Telefonica to 'reflect on future of UK business' - chairman

Nieuws Algemeen Spanje 13 MAY 2016
Telefonica to 'reflect on future of UK business' - chairman

Telefonica has confirmed that it will stick by its promise to pay a dividend of EUR 0.75 a share this year even after the European Commission blocked the proposed sale of its O2 UK business to Hutchison. In the first annual general shareholders meeting chaired by new chairman Jose Maria Alvarez-Pallete, the company approved the dividend, with a first payment of EUR 0.35 per share in November and a second payment of EUR 0.40 per share to be distributed during the first half of 2017. Alvarez-Pallete said the shareholder compensation for 2016 represented a return of 7.9 percent, the highest per dividend among EuroStoxx 50 companies.

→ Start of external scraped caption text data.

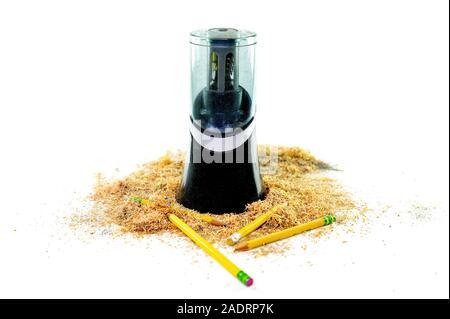 Un taille-crayon électrique entouré par des copeaux de crayon et quelques crayons gisant au fond, isolé sur fond blanc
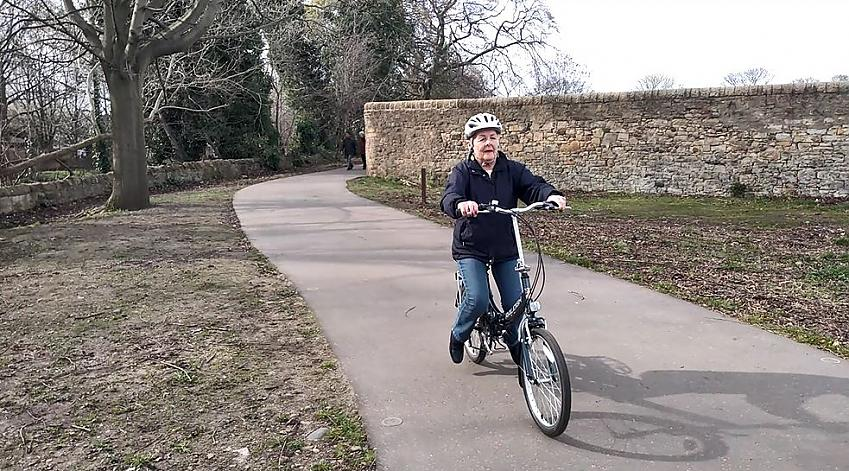 Mary gliding on a bike with pedals removed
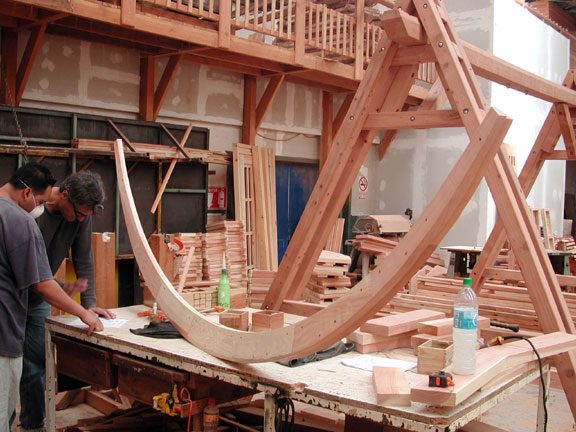 In this photo, our in-house master carpenter, Tony Toledo and I are working out ways of strengthening and refining the basic skeleton of an arched hammock stand design (the basic skeleton is next to us on the table).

Telefonica’s chairman added that the company’s financial targets remained unchanged even though it had hoped to use the proceeds from exiting the UK market to reduce its EUR 50 billion debt. “After receiving the decision of the regulator, we will now enter a period of reflection to decide what is the future of our business in the United Kingdom,” he said.

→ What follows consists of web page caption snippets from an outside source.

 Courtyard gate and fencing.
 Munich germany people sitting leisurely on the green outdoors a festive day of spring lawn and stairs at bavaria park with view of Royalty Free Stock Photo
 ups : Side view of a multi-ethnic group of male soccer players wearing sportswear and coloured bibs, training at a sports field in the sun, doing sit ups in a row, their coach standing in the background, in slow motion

Separately, Sky News reported that some of the world's largest buyout firms are considering a GBP 10 billion takeover approach to Telefonica for its O2 UK business. Apax Partners, CVC Capital Partners and KKR are examining a possible offer and some have already held preliminary talks with bankers about financing a deal, said the report.

Liberty Global, which owns Virgin Media in the UK, is also said to be interested in bidding for the operator, with Liberty Global CEO Mike Fries saying that it would be "strange" if his company did not consider a bid for O2, according to the report.